How L&T Survived a Hostile Takeover, then did the same to Mindtree
In 1987, a sense of apprehension broke out in L&T, when a Dubai-based businessman named Manu Chhabria bought a 1% stake in the company. Afraid of Manu’s hostile takeovers, NM Desai, the former chairman of L&T, approached business tycoon Dhirubhai Ambani for help.
Dhirubhai saved L&T by acquiring a 12.5% stake. Both young Mukesh and Anil were given Board seats at L&T. The stake later increased to 18% for approx Rs. 190 Cr over the next 2 years. Not only did Ambani increase the stake, but he also slowly became the board member and, on top of this, brought his sons Mukesh & Anil to the board!
Now, Dhirubhai Ambani was the one trying to take over L&T !
However, Dhirubhai’s true intentions showed up when he got elected as the chairman, and N M Desai got kicked out of his own company. L&T was a cash-rich entity & so he used a line of credit to buy huge chunks of RIL shares for L&T
When V P Singh became the Prime Minister in 1989, he brought back govt control in L&T via LIC, obstructing every move the Ambanis made. Dhirubhai had no option but to eventually leave his chairmanship Despite Congress’s return in 1991, Dhirubhai couldn’t make a comeback because of the indirect hindrance caused by then Finance Minister Dr. Manmohan Singh via LIC.
In 2001, Reliance exited from L&T by selling its stake to K.M. Birla’s Grasim industries, and for the first time, Dhirubhai lost a business battle.
Now, Birla had eyes on the cement division L&T had! His Grasim was neck to neck in competition with L&T Cement.
To save the company, Naik brought the synergies of all the employees and
asked them to become the owners of the company. So, the L&T’s
employee trust was formed. After months of negotiations and discussions,
In 2003 Birla agreed to exit its stake in L&T and it was sold to
the employee trust.
In return, Birla received L&T cement division and this way Ultratech Cement was born.
Part 2......
How the same L&T did a Hostile Takeover to Mindtree
In a normal scenario, when a company tries to acquire another, it can offer to gain control if it owns a 25 percent stake of the company it is trying to acquire. However, L&T did not own 25 percent ownership of the company. So, L&T used a loophole in the Securities and Exchange Board of India's (SEBI’s) Takeover Code.
As per this, those with a 25% stake or more cannot take over a company unless they make an open offer to acquire the shares and make a public announcement. However, the code also states whether or not one holds shares or voting rights, one cannot take control of the company unless a public announcement of an open offer to acquire those shares is made.
What this means is that using both these sections allows L&T to make an open offer, without having to own 25% shares in Mindtree.

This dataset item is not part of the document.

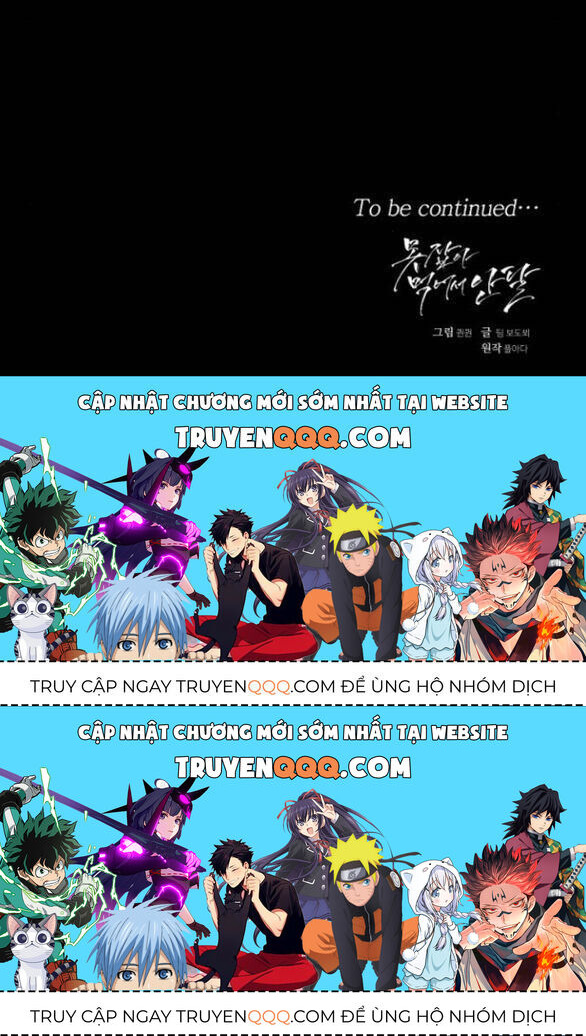 Nóng Lòng Muốn  Vò Em Chapter 77 - Trang 2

With this takeover, L&T reportedly aims to acquire Mindtree. It has bought a 20.3% stake from Siddhartha and has placed an order with its broker for an on-market purchase of up to 15% of share capital.
V. G. Siddhartha, the non-executive director of Mindtree and the founder-promoter of Coffee Day Enterprises (“CDE”) held individually and through his companies, 20 % shares in Mindtree, whereas the promoters of the target company collectively held only 13.32 % shares in the company. Since Siddhartha and his company were burdened with debt and urgently needed to liquidate his holdings in Mindtree, Siddhartha asked L&T to acquire their shares. By acquiring Siddhartha’s shares in 2019 at the rate of Rs. 981/- per share, L&T’s shareholding in the target company far exceeded that of the promoters. L&T then made an open offer for the purchase of 31% shares.

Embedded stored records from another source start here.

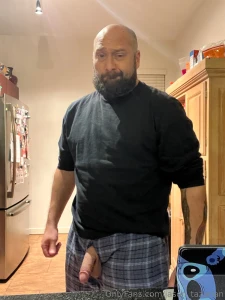 It was cold last night part 1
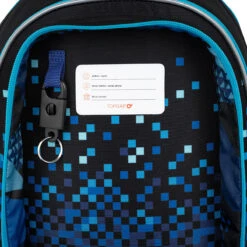 Schulrucksack Und Federmäppchen Topgal MIRA 22020 B -Schulrucksack 63227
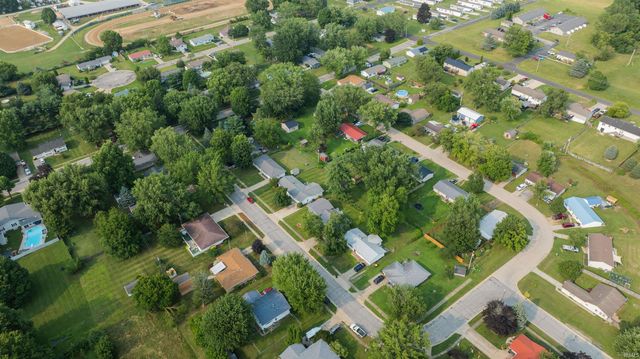 362 Parkway Street, Lagrange, IN 46761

When the matter was under consideration by SEBI, L&T managed to acquire shares from the secondary market via open market purchases through which its stake reached 28.9%, and eventually, it received SEBI’s approval.
Despite opposition from Mindtree’s promoters, L&T managed to get enough public shareholders of the software company to tender their shares at ₹980 apiece and complete the open offer two days before its closing date of 28 June.